ASSIGNED TASK – Look through the material below and copy exactly the lines from the line with "ゲストからの祝福のフラワーシャワー" to the line with "Used Mercedes-Benz GLK-Class", those two lines included.
TASK INPUT Start Marker
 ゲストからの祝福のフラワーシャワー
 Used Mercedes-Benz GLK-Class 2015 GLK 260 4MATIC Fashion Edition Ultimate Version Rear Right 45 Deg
TASK INPUT End Marker
TASK INPUT Start Marker
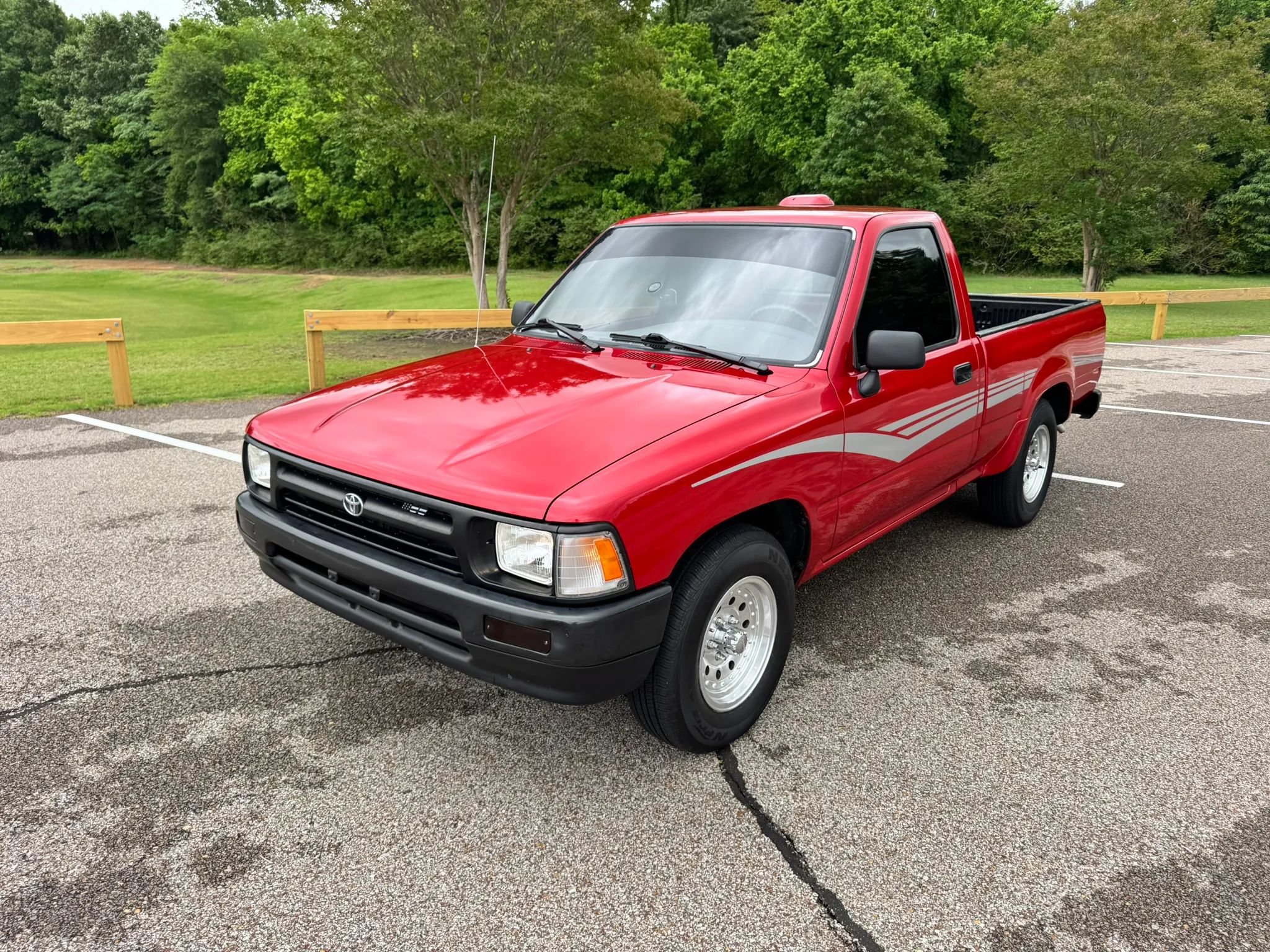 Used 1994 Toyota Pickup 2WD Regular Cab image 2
TASK INPUT End Marker
REPLY –
 ゲストからの祝福のフラワーシャワー
 Used Mercedes-Benz GLK-Class 2015 GLK 260 4MATIC Fashion Edition Ultimate Version Rear Right 45 Deg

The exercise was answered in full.